In the rapidly evolving world of technology, it seems we are entering a new era, with the advent of Generative Artificial Intelligence (or Gen AI as it is more commonly known). Gen AI promises to redefine the way we approach software development, automating mundane coding tasks, generating complex code structures and improving software quality. Given this, is Gen AI now poised to revolutionise software development? Is that just hype or are we truly on the cusp of something transformational?
Gen AI tooling could drastically increase productivity, reduce human error, and unleash a wave of innovation by providing developers the freedom to focus on high-level strategic thinking and creative problem-solving. This revolutionary approach invites us to reimagine software development not just as a human-driven discipline, but perhaps a symbiotic relationship between human intellect and artificial intelligence, where the whole far surpasses the sum of its parts. In this article, we’ll take a closer look at some of these Gen AI tools to understand what impact they might have on software development and how they might lead us into some different ways of working.

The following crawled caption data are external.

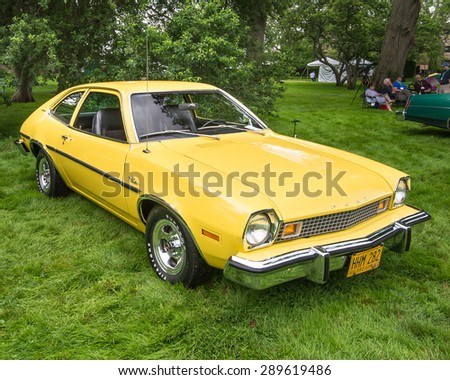 GROSSE POINTE SHORES, MI/USA - JUNE 21, 2015: A 1976 Ford Pinto Runabout car at the EyesOn Design car show, held at the Edsel and Eleanor Ford House. - stock photo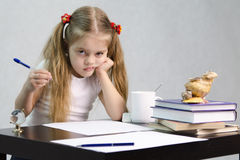 Free The Girl Writes On A Piece Of Paper Sitting At The Table In The Image Of The Writer Royalty Free Stock Images - 30207039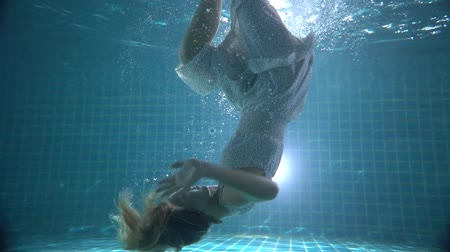 mermaid : Beautiful woman with long red hair swimming underwater in dress - video in slow motion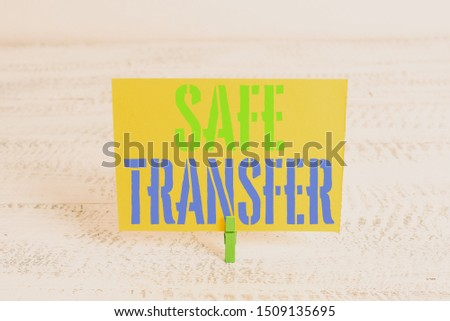 Text sign showing Safe Transfer. Conceptual photo Wire Transfers electronically Not paper based Transaction Green clothespin white wood background colored paper reminder office supply. #1509135695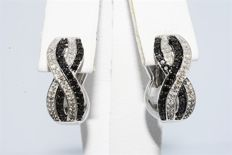 "14 kt gold twisted earrings with diamonds , 0.85 ct. ""No reserve price""."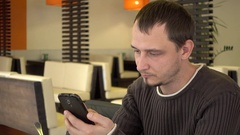 Man Chatting Google Maps By Mobile Cell Phone At The Table Fast Food Cafe Stock Footage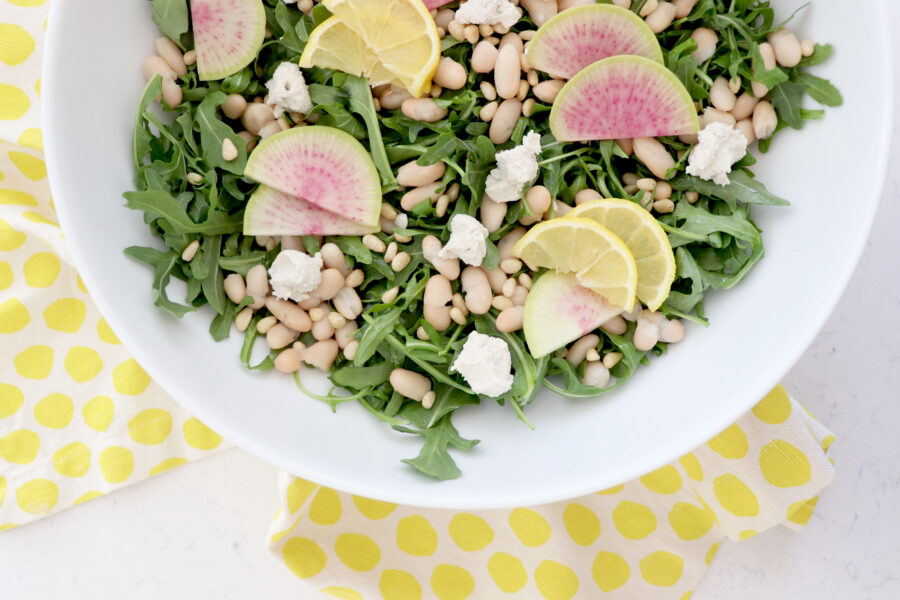 Yellow napkin with white bowl on top filled with arugula salad. Topped with pine nuts, goat cheese and sliced radishes.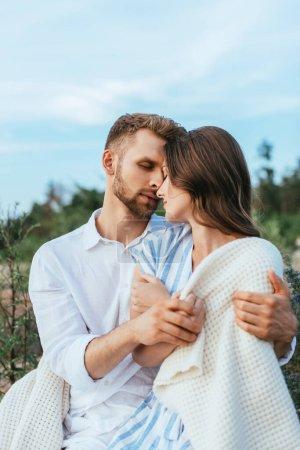 Photo pour Homme barbu étreignant belle petite amie enveloppée dans une couverture - image libre de droit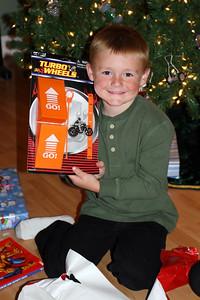 Christopher showing off his stunt motorcycle, which was a gift from Sydney.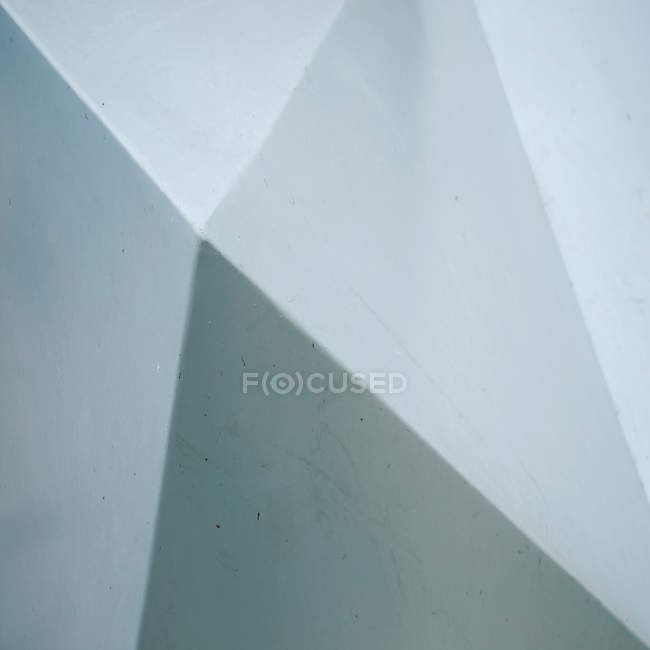High angle view of shadows falling on a white structured wall — Stock Photo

We’ll reflect on some of the broader legal and ethical implications as well as considering what it might mean for Software Craftsmanship.
What is Generative AI?
Generative AI is a type of artificial intelligence technology that can produce various types of content, including text, imagery, audio, video. All of this is possible from having consumed huge amounts of training data from various sources, spotting patterns and being able to generate new data based on these observed patterns, and synthetic data from a given input and in particular in response to prompts.

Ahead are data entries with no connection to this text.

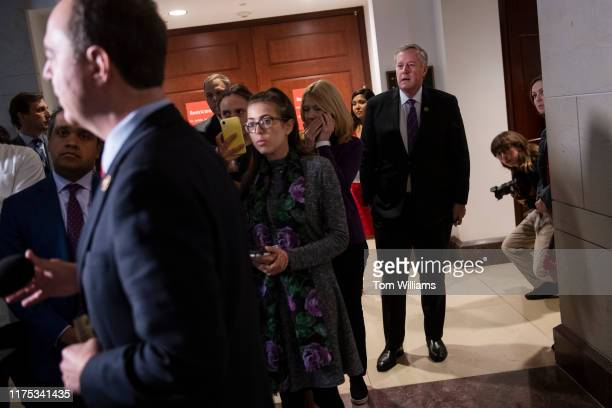 Rep Mark Meadows RNC right listens to House Intelligence Chairman Adam Schiff DCalif outside a meeting in the Capitol Visitor Center where Gordon...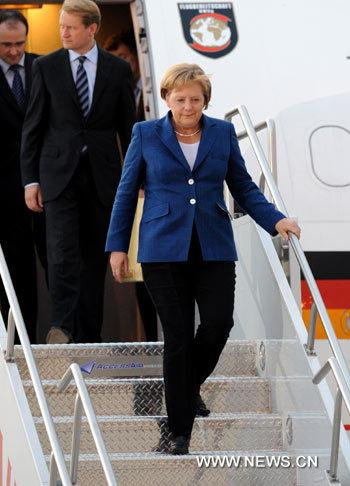 German Chancellor Angela Merkel arrives at the Pearson International airport in Toronto, Canada, on June 24, 2010. Angela Merkel arrived at Canada on Thursday to attend the upcoming G8 and G20 summits. (Xinhua Photo)
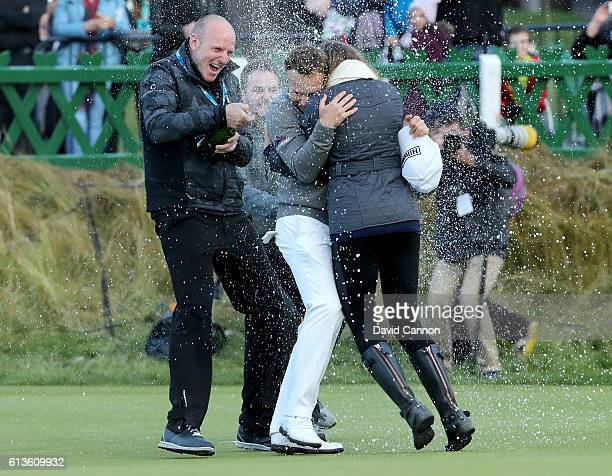 Tyrrell Hatton of England is showered by champagne on the 18th green after winning the Alfred Dunhill Links Championship at The Old Course on October...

This art of giving precise prompts is a sub field of data science and machine learning also known as Prompt Engineering. Prompt engineering is about giving clear instructions for getting the best help. It makes the assistance smarter and more effective for various tasks. The more concise the prompts, the better the outcome from the Gen AI tools.
Generative AI models learn the patterns and structure of their input training data and then generate new data that has similar characteristics. Generative AI has potential applications across a wide range of industries, including art, writing, software development, healthcare, finance, gaming, marketing, fashion, administration and regulation within the public sector.

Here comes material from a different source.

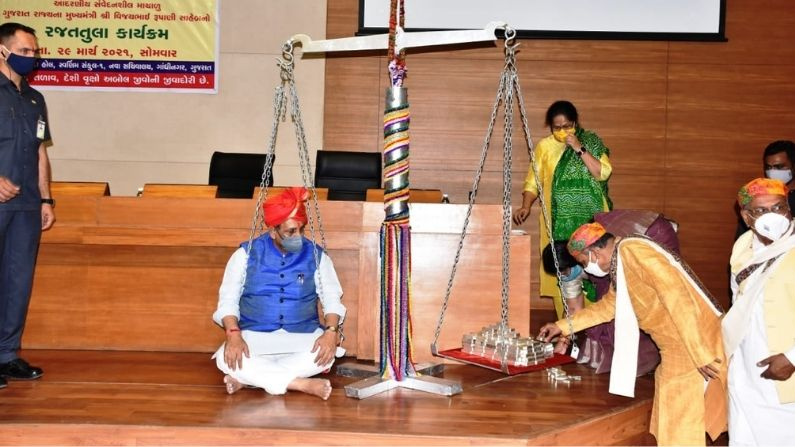 Gujarat CM Vijay Rupani weighed against 85kg of silver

One thing to bear in mind is that Gen AI models are not general purpose models applicable to everything - moreover it does not mean General Intelligence. They lack common sense, emotional intelligence and are solely designed to generate new data that resembles a given dataset. The purpose of generative models is to learn the underlying patterns and distributions of the training data and then use that knowledge to create new data points that are similar to the original dataset. Artificial General Intelligence (AGI) and often referred to as “Strong AI” presents substantial technical and scientific challenges and is yet to be realised. In fact, many even question whether it will ever be realised at all.
In software development, Generative AI can be used for code generation and automation, which can help automate repetitive tasks such as creating UIs, tests, and documentation, saving developers time and effort. These models can also assist in identifying bugs and suggesting solutions, improving the accuracy and efficiency of the development process.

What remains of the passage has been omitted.